Repository files navigation

sz-json-analyzer

Overview

This is a python utility used to analyze Senzing mapped JSON data files before loading into Senzing.

Prerequisites

  • Python 3.6 or higher
  • Senzing API version 3.0 or higher
  • python pretty table module (pip3 install prettytable)

Installation

Place the following files in a directory of your choice:

Note: Ideally, you run this utility with the Senzing environment set to your project so that it picks up the latest configuration. However, it will use the sz_default_config.json if you run it without.

Usage

usage: sz_json_analyzer.py [-h] [-i INPUT_FILE] [-o OUTPUT_FILE]

optional arguments:
  -h, --help            show this help message and exit
  -i INPUT_FILE, --input_file INPUT_FILE
                        the name of the input file
  -o OUTPUT_FILE, --output_file OUTPUT_FILE
                        optional name of the output file

Sample output

sample_analysis

The green "mapped" section shows all the attributes the Senzing config recognized with population and uniqueness percent with the top 10 most used values.

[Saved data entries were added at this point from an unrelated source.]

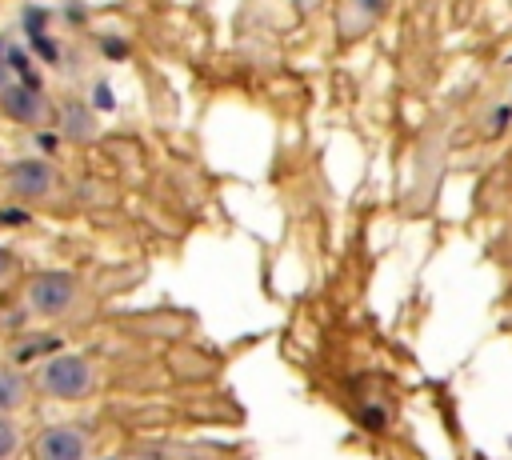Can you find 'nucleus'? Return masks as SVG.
<instances>
[{
  "label": "nucleus",
  "mask_w": 512,
  "mask_h": 460,
  "mask_svg": "<svg viewBox=\"0 0 512 460\" xmlns=\"http://www.w3.org/2000/svg\"><path fill=\"white\" fill-rule=\"evenodd\" d=\"M8 272H12V256H8V252H4V248H0V280H4V276H8Z\"/></svg>",
  "instance_id": "1a4fd4ad"
},
{
  "label": "nucleus",
  "mask_w": 512,
  "mask_h": 460,
  "mask_svg": "<svg viewBox=\"0 0 512 460\" xmlns=\"http://www.w3.org/2000/svg\"><path fill=\"white\" fill-rule=\"evenodd\" d=\"M16 444H20V436H16V428L0 416V460H8L12 452H16Z\"/></svg>",
  "instance_id": "0eeeda50"
},
{
  "label": "nucleus",
  "mask_w": 512,
  "mask_h": 460,
  "mask_svg": "<svg viewBox=\"0 0 512 460\" xmlns=\"http://www.w3.org/2000/svg\"><path fill=\"white\" fill-rule=\"evenodd\" d=\"M84 452H88L84 436L76 428H68V424L44 428L40 440H36V456L40 460H84Z\"/></svg>",
  "instance_id": "7ed1b4c3"
},
{
  "label": "nucleus",
  "mask_w": 512,
  "mask_h": 460,
  "mask_svg": "<svg viewBox=\"0 0 512 460\" xmlns=\"http://www.w3.org/2000/svg\"><path fill=\"white\" fill-rule=\"evenodd\" d=\"M0 104H4V112H8L12 120H24V124H36V120L44 116V100H40V92H36L32 80H28V84H8V88L0 92Z\"/></svg>",
  "instance_id": "20e7f679"
},
{
  "label": "nucleus",
  "mask_w": 512,
  "mask_h": 460,
  "mask_svg": "<svg viewBox=\"0 0 512 460\" xmlns=\"http://www.w3.org/2000/svg\"><path fill=\"white\" fill-rule=\"evenodd\" d=\"M20 400H24V384H20V376L8 372V368H0V412H12Z\"/></svg>",
  "instance_id": "423d86ee"
},
{
  "label": "nucleus",
  "mask_w": 512,
  "mask_h": 460,
  "mask_svg": "<svg viewBox=\"0 0 512 460\" xmlns=\"http://www.w3.org/2000/svg\"><path fill=\"white\" fill-rule=\"evenodd\" d=\"M52 168L44 164V160H20L16 168H12V188L20 192V196H44L48 188H52Z\"/></svg>",
  "instance_id": "39448f33"
},
{
  "label": "nucleus",
  "mask_w": 512,
  "mask_h": 460,
  "mask_svg": "<svg viewBox=\"0 0 512 460\" xmlns=\"http://www.w3.org/2000/svg\"><path fill=\"white\" fill-rule=\"evenodd\" d=\"M40 384H44V392H52L60 400H80L92 392V368L80 356H56L44 364Z\"/></svg>",
  "instance_id": "f257e3e1"
},
{
  "label": "nucleus",
  "mask_w": 512,
  "mask_h": 460,
  "mask_svg": "<svg viewBox=\"0 0 512 460\" xmlns=\"http://www.w3.org/2000/svg\"><path fill=\"white\" fill-rule=\"evenodd\" d=\"M8 88V68H4V60H0V92Z\"/></svg>",
  "instance_id": "9d476101"
},
{
  "label": "nucleus",
  "mask_w": 512,
  "mask_h": 460,
  "mask_svg": "<svg viewBox=\"0 0 512 460\" xmlns=\"http://www.w3.org/2000/svg\"><path fill=\"white\" fill-rule=\"evenodd\" d=\"M68 132H88V116H84L76 104L68 108Z\"/></svg>",
  "instance_id": "6e6552de"
},
{
  "label": "nucleus",
  "mask_w": 512,
  "mask_h": 460,
  "mask_svg": "<svg viewBox=\"0 0 512 460\" xmlns=\"http://www.w3.org/2000/svg\"><path fill=\"white\" fill-rule=\"evenodd\" d=\"M72 296H76V284L64 272H44L28 284V304H32V312H44V316L64 312L72 304Z\"/></svg>",
  "instance_id": "f03ea898"
}]
</instances>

The yellow "unmapped" section shows all the attributes the Senzing config did not recognize. This should only contain any attributes you specifically did not map.

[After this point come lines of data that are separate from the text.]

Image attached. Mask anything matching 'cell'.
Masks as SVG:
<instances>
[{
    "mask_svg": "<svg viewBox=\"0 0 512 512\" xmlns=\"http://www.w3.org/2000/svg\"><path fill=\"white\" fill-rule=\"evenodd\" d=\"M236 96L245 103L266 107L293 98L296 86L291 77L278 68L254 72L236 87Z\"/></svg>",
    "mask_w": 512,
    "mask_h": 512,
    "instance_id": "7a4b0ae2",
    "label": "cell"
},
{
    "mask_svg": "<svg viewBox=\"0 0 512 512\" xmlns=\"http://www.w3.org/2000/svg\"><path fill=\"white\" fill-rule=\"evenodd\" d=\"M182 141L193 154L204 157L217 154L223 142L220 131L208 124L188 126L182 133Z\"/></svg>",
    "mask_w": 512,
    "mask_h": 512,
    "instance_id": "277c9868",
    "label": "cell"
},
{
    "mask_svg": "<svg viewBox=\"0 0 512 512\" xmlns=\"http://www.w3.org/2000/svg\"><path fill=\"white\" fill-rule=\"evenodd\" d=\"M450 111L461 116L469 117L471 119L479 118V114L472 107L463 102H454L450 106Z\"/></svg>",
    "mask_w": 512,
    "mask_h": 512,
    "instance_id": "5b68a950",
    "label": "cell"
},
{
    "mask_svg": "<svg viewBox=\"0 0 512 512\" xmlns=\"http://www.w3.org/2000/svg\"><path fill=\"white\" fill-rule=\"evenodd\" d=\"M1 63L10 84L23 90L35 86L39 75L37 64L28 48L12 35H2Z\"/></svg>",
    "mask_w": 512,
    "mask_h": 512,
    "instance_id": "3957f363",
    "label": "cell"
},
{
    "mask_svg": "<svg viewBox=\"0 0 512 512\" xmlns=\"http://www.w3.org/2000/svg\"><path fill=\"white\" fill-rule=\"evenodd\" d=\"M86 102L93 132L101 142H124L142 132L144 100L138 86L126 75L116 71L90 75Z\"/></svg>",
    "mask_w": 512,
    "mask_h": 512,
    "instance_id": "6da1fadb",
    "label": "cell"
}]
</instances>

The orange "warning" section shows observations you may not be aware of, such as low population or uniqueness percent of identifiers as well as incomplete features such as addresses without postal codes.

There is also a blue "information" section showing minor observations such as only a few records have incomplete features, but for the most part they are complete.

Finally, there may be a red "error" section which shows reasons your data will not load. Such as missing data source code and bad json.